According to the Times, Seattle Police Chief John Diaz has issues regarding some aspects of a monitoring plan proposed by Bobb, apparently concerned that it lacks specific "guidance" and goes beyond what's called for under the terms of the DOJ settlement. The Times reports that Diaz has crafted his own, different plan in response to the monitoring plan floated by Bobb.
Meanwhile, Holmes - in a move that has thoroughly pissed off the mayor - has seemingly backed Bobb's plan as a "starting point for collaboration," but has also independently contacted Bobb and proposed "an alternative path for negotiation" if Bobb doesn't want to go along with the proposal from SPD and Diaz. KIRO Radio reports that Holmes shared Diaz's monitoring proposal with Bobb, much to the mayor's chagrin.
As Kruse reported via MyNorthwest.com Tuesday afternoon:
In the email, which was written by a member of the mayor's legal counsel at his direction, Holmes is accused of violating ethical standards by sharing privileged information with Merrick Bobb, who was brought in as a consultant after a Department of Justice investigation found that Seattle police have a pattern of using excessive force.
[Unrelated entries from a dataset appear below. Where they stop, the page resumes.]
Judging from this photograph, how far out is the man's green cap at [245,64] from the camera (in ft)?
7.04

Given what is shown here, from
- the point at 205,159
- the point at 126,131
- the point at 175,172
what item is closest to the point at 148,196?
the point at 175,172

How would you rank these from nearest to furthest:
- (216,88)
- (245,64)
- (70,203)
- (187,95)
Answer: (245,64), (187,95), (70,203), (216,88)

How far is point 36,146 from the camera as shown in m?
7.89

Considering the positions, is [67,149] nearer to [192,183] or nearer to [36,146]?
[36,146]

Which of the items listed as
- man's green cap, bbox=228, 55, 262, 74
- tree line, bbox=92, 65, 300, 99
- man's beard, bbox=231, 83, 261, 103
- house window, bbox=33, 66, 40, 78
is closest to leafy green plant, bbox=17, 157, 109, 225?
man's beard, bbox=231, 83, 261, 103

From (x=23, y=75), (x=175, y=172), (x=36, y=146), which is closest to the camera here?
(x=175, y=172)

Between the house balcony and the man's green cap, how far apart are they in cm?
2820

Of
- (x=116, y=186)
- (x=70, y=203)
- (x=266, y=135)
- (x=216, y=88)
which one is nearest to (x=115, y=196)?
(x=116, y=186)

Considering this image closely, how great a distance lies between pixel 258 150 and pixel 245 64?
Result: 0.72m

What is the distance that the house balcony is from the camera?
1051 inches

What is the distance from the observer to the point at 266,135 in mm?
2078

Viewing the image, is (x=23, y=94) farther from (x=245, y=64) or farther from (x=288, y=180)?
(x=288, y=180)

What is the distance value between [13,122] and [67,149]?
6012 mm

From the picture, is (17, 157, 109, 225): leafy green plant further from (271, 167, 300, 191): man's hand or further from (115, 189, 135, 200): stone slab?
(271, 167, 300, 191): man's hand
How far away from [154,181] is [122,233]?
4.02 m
"Your letter of today discloses a document that was transmitted to you in confidence, and uses it to undermine your client's position," the mayor's office wrote in the email, which was provided to KIRO Radio by a source that works for the city.
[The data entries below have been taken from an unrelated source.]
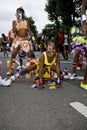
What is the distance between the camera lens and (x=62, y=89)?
7406 millimetres

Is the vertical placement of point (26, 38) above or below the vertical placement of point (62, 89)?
above

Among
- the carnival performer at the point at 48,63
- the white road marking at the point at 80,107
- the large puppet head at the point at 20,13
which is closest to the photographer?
the white road marking at the point at 80,107

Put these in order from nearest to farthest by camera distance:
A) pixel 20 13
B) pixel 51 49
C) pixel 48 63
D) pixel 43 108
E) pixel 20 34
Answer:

The document in question was a proposed monitoring plan prepared by Seattle Police Chief John Diaz.
And as the Times reports:
On Tuesday, Holmes sent a letter to Bobb and a federal attorney saying he believes the monitor's draft plan "provides the starting point for collaboration" and that the Police Department's desire for more specific guidance could be accomplished by adding an appendix to the monitoring plan.
In wording that drew the ire of the mayor's office, Holmes added, "if the Monitor would like to engage in discussions as suggested by SPD in Chief Diaz's letter, our office will assist in that process. If however, the Monitor is inclined to reject SPD's approach, our office wanted to propose an alternative path for negotiation."
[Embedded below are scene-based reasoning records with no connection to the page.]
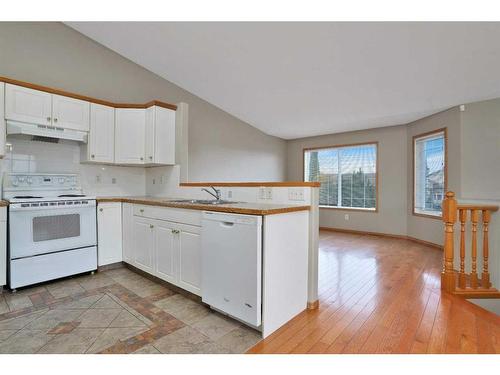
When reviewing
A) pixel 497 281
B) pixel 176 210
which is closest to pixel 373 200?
pixel 497 281

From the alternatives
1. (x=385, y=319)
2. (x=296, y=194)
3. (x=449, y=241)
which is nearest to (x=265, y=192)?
(x=296, y=194)

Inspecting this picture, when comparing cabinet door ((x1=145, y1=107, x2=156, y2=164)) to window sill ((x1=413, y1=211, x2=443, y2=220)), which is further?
window sill ((x1=413, y1=211, x2=443, y2=220))

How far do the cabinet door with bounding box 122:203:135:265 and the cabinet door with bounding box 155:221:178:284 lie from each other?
60cm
Marquardt, the mayor's legal counsel, said in his email that Holmes had submitted an alternate statement for a monitoring plan that was "materially different" from the proposal submitted by Diaz.
"Executive branch departments are entitled to have legal representatives who respect confidentiality and represent their interests," Marquardt wrote.
In a statement, the City Attorney's Office denies any wrongdoing:
The City Attorney's Office categorically denies any breach of the City Attorney's ethical obligations to the City. As the independently elected City Attorney with supervisory control over litigation, he can communicate with the monitor and Department of Justice with the goal of protecting the City's interests.
According to the Times, McGinn, Marquardt, Diaz, Holmes and federal attorneys met Tuesday night in an apparent effort to mend fences.
No word on whether any fences were mended, though the Times story concludes with: "... two city officials, speaking on condition of anonymity, said Tuesday there appeared to be an orchestrated campaign under way to have Bobb removed."
If true, that statement probably doesn't bode well for long-term fence mending.